For the few days I was there, I opted for a hostel, and it was difficult to find one close to the center that wasn’t advertised as a “party hostel.” (I’m way past that season of life.) The best option I could find was about a 25 minute walk from the center. And that was fine…I enjoy walking. Split does have decent bus service, from what I could tell, and Uber is relatively inexpensive. But keep in mind that almost any decent budget accommodation is likely to be a bit of a trek from the center.
Zagreb: Eclectic architecture, quirky museums, and vibes
Zagreb feels almost like part of a different country than Split. Most of the older architecture is Austro-Hungarian. The most attractive area is probably Gornji Grad, or Upper Town, where you will find St. Mark’s Church with its famous rooftop, and a large concentration of charming historical buildings. While Zagreb lacks the “wow” factor of cities like Prague, Vienna, or Budapest, you can get a little taste of that storybook atmosphere here.

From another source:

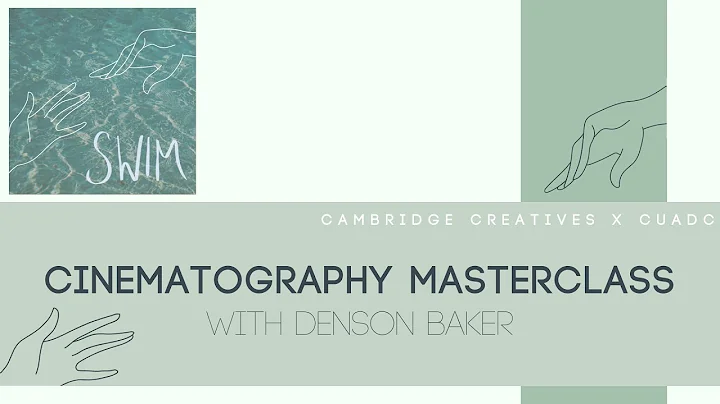 Denson Baker | Cinematography Masterclass | SWIM S...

Donji Grad, or Lower Town, feels a bit more of a mixture of old and new. It’s also flatter – something to keep in mind if you have mobility issues. There are some lovely buildings here as well such as the Croatian National Theatre, but they are more interspersed with modern glass buildings and gray Communist-era blocks. The main jewel of the Lower Town, I would say, is the system of green squares and plazas called Lenuci’s Horseshoe, named for the urban planner Milan Lenuci who designed it. I was visiting in the prime of springtime, and the squares were fully in bloom with gorgeous flowers, people resting and enjoying the perfect weather.
Zagreb isn’t the biggest or most beautiful capital city in Europe, but there’s something very pleasant about the vibe. It’s relaxed and slightly quirky, with a lot of unusual museums, a fantastic and huge park (Maksimir) with a zoo, multiple lakes, trails and activity spaces. There’s a great cafe culture, lots of specialty coffee shops, and bakeries to die for. It’s a place where I could definitely see myself staying longer just to enjoy the lifestyle.
One slight drawback to Zagreb is the fact that 5 years after the city suffered a serious earthquake, many sites and buildings are still closed for renovations. This includes the Zagreb Cathedral, St. Mark’s Church, and some museums such as the Museum of Arts and Crafts. There’s still plenty to do, of course, but if you are intending to visit any particular site, it’s best to check Google reviews to make sure it will be open before traveling there.
The other thing I found rather disappointing actually applies both to Zagreb and Split. They are both covered in a lot of ugly graffiti. A little bit of graffiti is no big deal in cities; it wouldn’t put me off visiting or anything. But the graffiti in Croatia is up there with the worst (in terms of quantity and lack of aesthetic appeal) I have seen. (Apparently most of it is related to football.)
Monthly rentals do not appear to be more affordable in Zagreb in general, although I am sure during the summer it would be easier to find something more budget friendly there than anywhere on the coast.
So which is the better option for you? It will certainly depend on what you’re looking for, and the time of year. I enjoyed them both in spring with basically perfect weather. Zagreb is also said to really sparkle during the Christmas season. Both can be great short city breaks, but I feel Split would be a bit boring for an extended stay unless you really get out and explore the surrounding area, including the islands. And it’s definitely much more touristy.